## start GIVEN PASSAGE

Shopping at the Big Store in 1950!

Updated: Apr 18


The Big Store, that is what it was called, and it was as big as the name implies! Hudson’s Department Store in Detroit, Michigan offered customers a massive shopping experience.


When I was growing up, my grandmother told me stories about working in the department stores in downtown Anniston, Alabama. In the 1940s and 1950s, Anniston was brimming with commerce and stores, not as big Hudson’s but impressive. During my research, I found so many pictures of grand window displays and shopping ads. When my story moved to Detroit, I discovered Hudson’s in my research and had to include it. What it must have been like to shop in The Big Store in 1950!


Here are some interesting and amazing facts about the store:

  • Joseph Lowthian Hudson opened the first part of the store in 1891.

  • The store grew to 2,124,316 square feet large and to 410 feet high, making it the tallest department store in the world.

  • It had 32 floors, 51 passenger elevators, 17 freight elevators, 8 employee elevators, and 48 escalators.

## end GIVEN PASSAGE

AIM OF THE EXERCISE — Using the Big Store passage, explain why the writer included Hudson's in the story.

## start DATASET CONTENT

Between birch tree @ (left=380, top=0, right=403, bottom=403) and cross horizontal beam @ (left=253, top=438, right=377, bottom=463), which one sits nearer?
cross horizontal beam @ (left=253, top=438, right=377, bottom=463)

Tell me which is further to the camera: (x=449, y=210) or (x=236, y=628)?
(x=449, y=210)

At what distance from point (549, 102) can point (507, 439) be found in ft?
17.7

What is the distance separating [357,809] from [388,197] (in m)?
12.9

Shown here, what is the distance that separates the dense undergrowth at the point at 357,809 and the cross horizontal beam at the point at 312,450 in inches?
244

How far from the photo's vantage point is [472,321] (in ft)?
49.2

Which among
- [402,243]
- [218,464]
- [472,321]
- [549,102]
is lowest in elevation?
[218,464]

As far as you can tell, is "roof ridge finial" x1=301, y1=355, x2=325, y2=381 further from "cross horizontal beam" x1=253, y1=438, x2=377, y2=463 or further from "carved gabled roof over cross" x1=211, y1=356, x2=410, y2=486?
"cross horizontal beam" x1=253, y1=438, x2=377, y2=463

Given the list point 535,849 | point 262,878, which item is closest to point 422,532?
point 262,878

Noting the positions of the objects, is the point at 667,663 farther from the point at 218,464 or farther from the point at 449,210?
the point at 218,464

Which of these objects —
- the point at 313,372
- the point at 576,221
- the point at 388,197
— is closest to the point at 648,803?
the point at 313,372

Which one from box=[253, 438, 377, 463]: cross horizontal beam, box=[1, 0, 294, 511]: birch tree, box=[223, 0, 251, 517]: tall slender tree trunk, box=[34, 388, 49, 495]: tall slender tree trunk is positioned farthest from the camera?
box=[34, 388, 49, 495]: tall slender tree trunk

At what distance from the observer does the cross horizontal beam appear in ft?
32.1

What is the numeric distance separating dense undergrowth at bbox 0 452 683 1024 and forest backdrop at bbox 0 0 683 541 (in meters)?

## end DATASET CONTENT

FINAL ANSWER — When the writer's story moved to Detroit, research turned up Hudson's, and the writer felt it had to be included. The writer also wonders what shopping in The Big Store in 1950 must have been like.